The surgery will be performed using general or spinal anesthesia. The orthopedic surgeon makes a surgical cut, often over the buttocks, to expose the hip joint. The head of the thigh bone is removed and removed. Then, the hip socket is cleaned out and a tool called a reamer removes all of the remaining cartilage and arthritic bone.
The new socket is implanted, after which the metal stem is inserted into the thigh bone. The artificial components are fixed in place, sometimes with a special cement. The muscles and tendons are then replaced against the bones and the surgical cut is closed.
You will return from surgery with a large dressing on the hip area. A small drainage tube will be placed during surgery to help drain excess fluids from the joint area. Many surgeons also place a knee immobilizer or special pillow between the legs in the operating room to prevent the hip from dislocating.
You will have moderate to severe pain after surgery. However, you will receive painkillers for the first day or more after surgery. Painkillers may be given through a vein ( intravenously, or IV) through the spinal cord (an epidural), or by way of a special patient-controlled analgesia (PCA) device.
You may be instructed on how to use a device called a spirometer, which shows how much air you breathe in at one time. You'll be shown how to gradually increase the depth of each breath you take and to perform deep breathing and cough procedures to prevent pneumonia.
Hip Surgery Recovery
ou will remain in the hospital for 3 to 5 days after surgery. However, some people may need to stay temporarily at a rehabilitation unit or long-term care center until mobility has improved and they are safely able to live independently. These centers will provide intensive physical therapy to assist you in regaining muscle strength and flexibility in the joint.
Be careful after surgery that you don't dislocate the artificial hip. The new hip will not have the same range of movement of the original joint, although you should eventually be able to return to your previous level of activity. While you should avoid vigorous sports such skiing or contact sports, many people go on to play tennis and golf quite successfully.
The use of crutches or a walker may be necessary for as long as 3 months, although most people who did not use them before are able to walk without them in several weeks.
Many surgeons place their patients on blood thinners for several weeks after surgery to help prevent blood clots. These may be taken in the form of pills (either Coumadin or aspirin) or injections.
When can I resume activities after hip surgery?
Start moving and walking early after surgery. On the first day after surgery, you should get out of bed to a chair. When in bed, perform ankle exercises frequently to prevent the development of blood clots.

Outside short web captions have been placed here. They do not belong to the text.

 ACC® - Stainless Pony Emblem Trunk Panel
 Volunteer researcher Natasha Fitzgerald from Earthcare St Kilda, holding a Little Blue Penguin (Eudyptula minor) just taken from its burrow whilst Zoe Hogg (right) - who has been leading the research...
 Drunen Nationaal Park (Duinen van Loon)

What special precautions should I follow after hip surgery?
The new joint has a limited range of movement. You will need to take special precautions to avoid displacing the joint, including:
- Avoid crossing your legs or ankles even when sitting, standing, or lying.

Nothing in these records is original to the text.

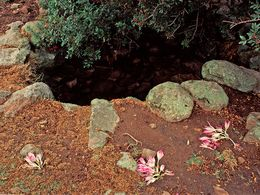 Crocus flowers at one of the old cisterns of the Loutesa plateau. October 1996. (c) Tobias Schorr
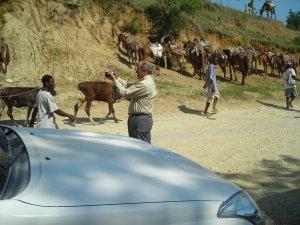 Haitian Vodou Voodoo Animal Sacrifices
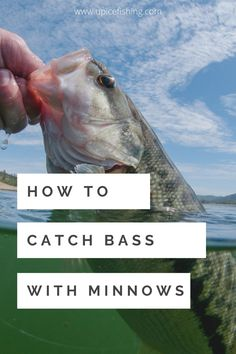 This article will provide helpful information on how to fish with minnows for bass, so keep reading! Bass fishing with live bait is the best bait for bass fishing. Using the best Live Bait for Bass Fishing and Fishing with Live Minnows will help you to catch more fish. in this bass fishing lure guide, you'll learn Bass fishing bait tips, best bass fishing lures bait, Bass fishing tips and tricks, and Bass fishing techniques for Best results using live bait. Bass Fishing Bait, Trout Fishing Tips, Bass Fishing Tips, Fishing Knots, Best Fishing, Kayak Fishing, Best Bass Bait, Inflatable Fishing Kayak, Fishing Gifts For Dad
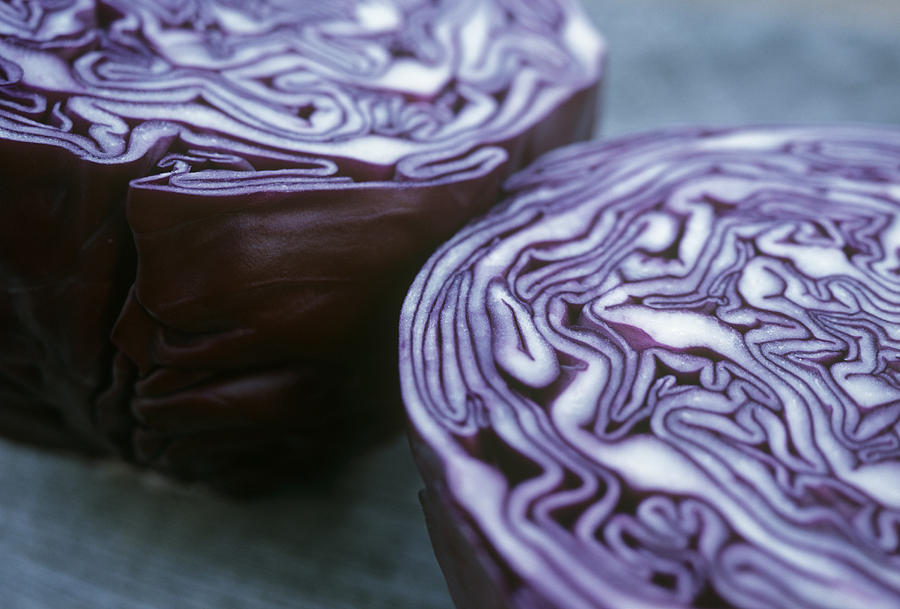 Red Cabbage Photograph - Halved Red Cabbage by Maxine Adcock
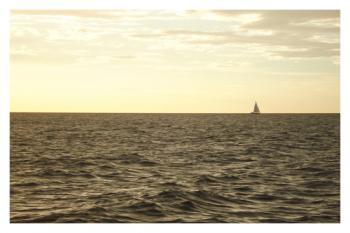 Sail Boat in Horizon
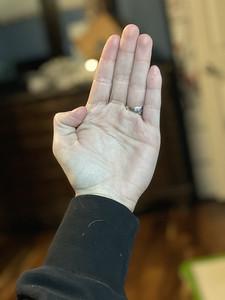 Chop / Spear Hand / Palm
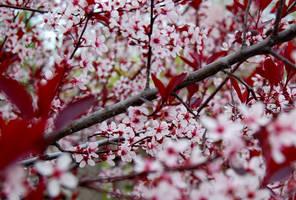 Sakura by OcularFracture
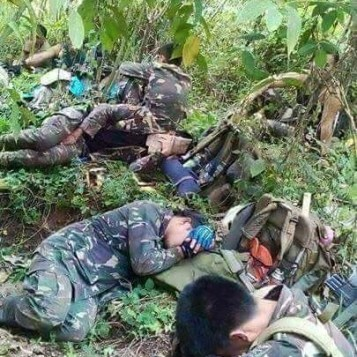 Herois-tailandia-05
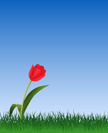 Tulip,Grass,Single Flower,S...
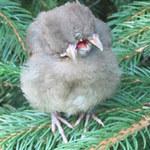 Phi thường - kỳ quặc - Chú chim 2 đầu, 3 mỏ kỳ lạ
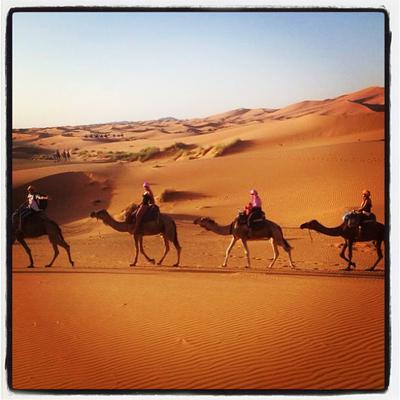 Marrakech Camel treks trip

- When sitting, keep your feet about 6 inches apart.
- When sitting, keep your knees below the level of your hips. Avoid chairs that are too low. You may sit on a pillow to keep your hips higher than your knees.

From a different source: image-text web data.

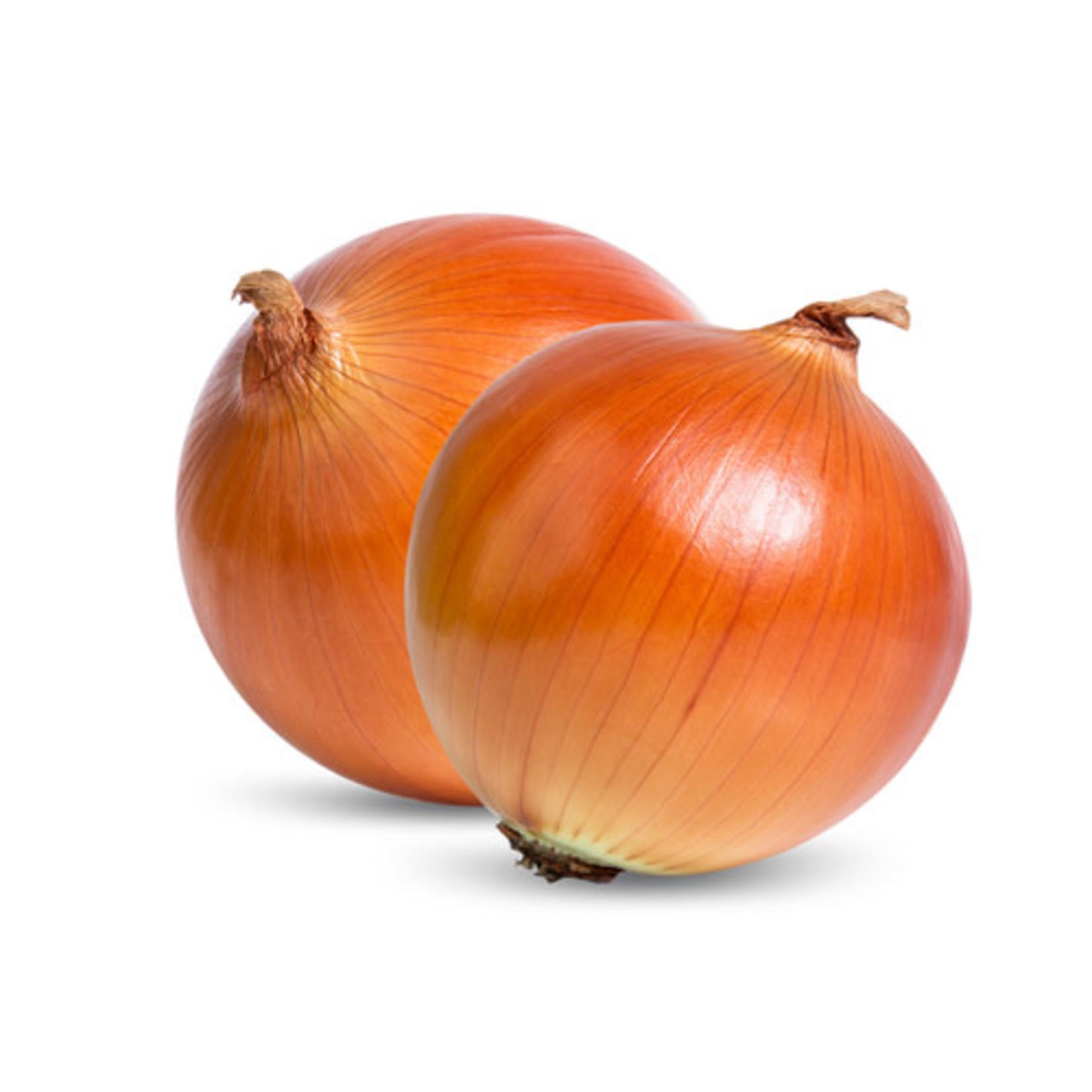 Onion (seed pkg)
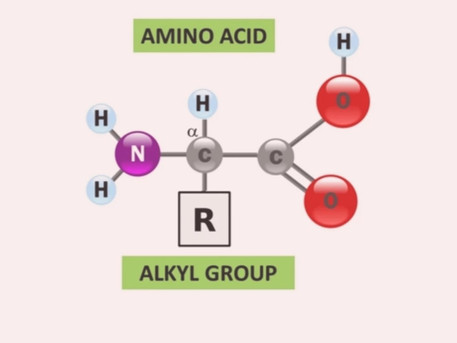Formation of amino acid in plant .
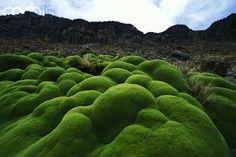 Yareta or llareta (Azorella compacta) - Bolivia.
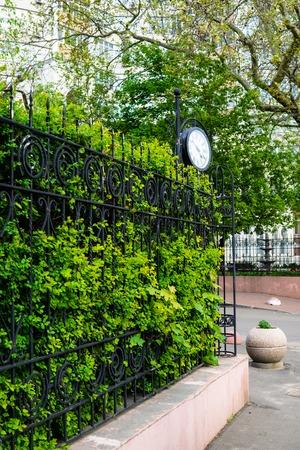 Hermoso seto verde, valla con plantas en primavera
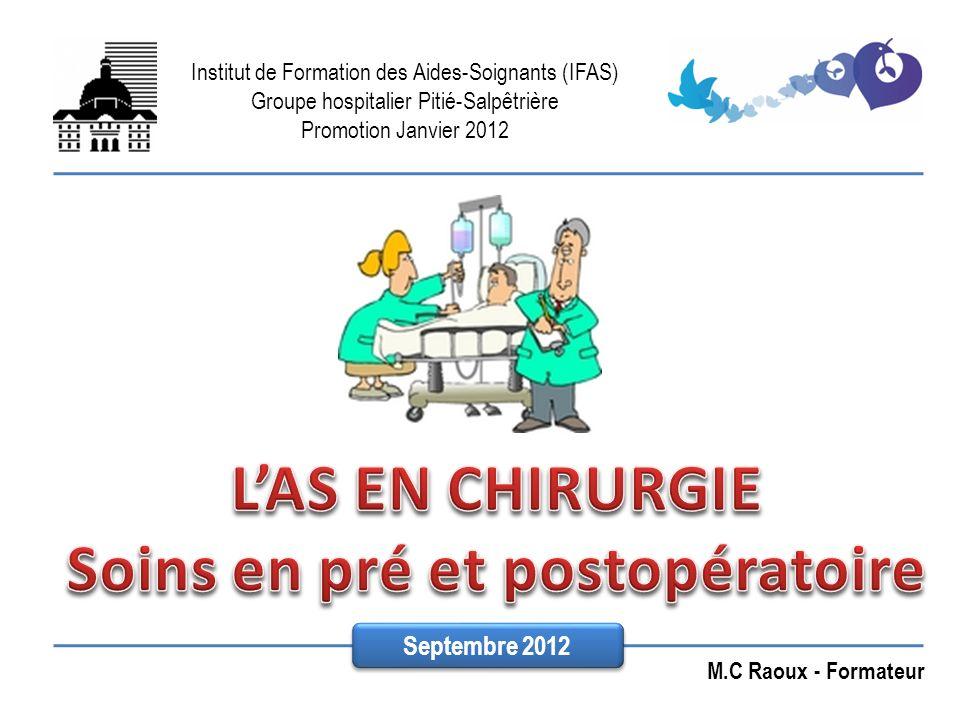 Institut de Formation des Aides-Soignants (IFAS) Groupe hospitalier Pitié-Salpêtrière Promotion Janvier 2012 M.C Raoux - Formateur Septembre 2012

- When getting up from a chair, slide toward the edge of the chair and then use your walker or crutches for support.
- Avoid bending over at the waist. You may consider purchasing a long-handled shoehorn or a sock aid to help you put on and take off your shoes and socks without bending over. Also, an extension reacher or grabber may be helpful for picking up objects that are too low for you to reach.
- When lying in bed, place a pillow between your legs to keep the joint in proper alignment.
- A special pillow or splint may be used to keep the hip in correct alignment.
- An elevated toilet seat may be necessary to keep the knees lower than the hips when sitting on the toilet.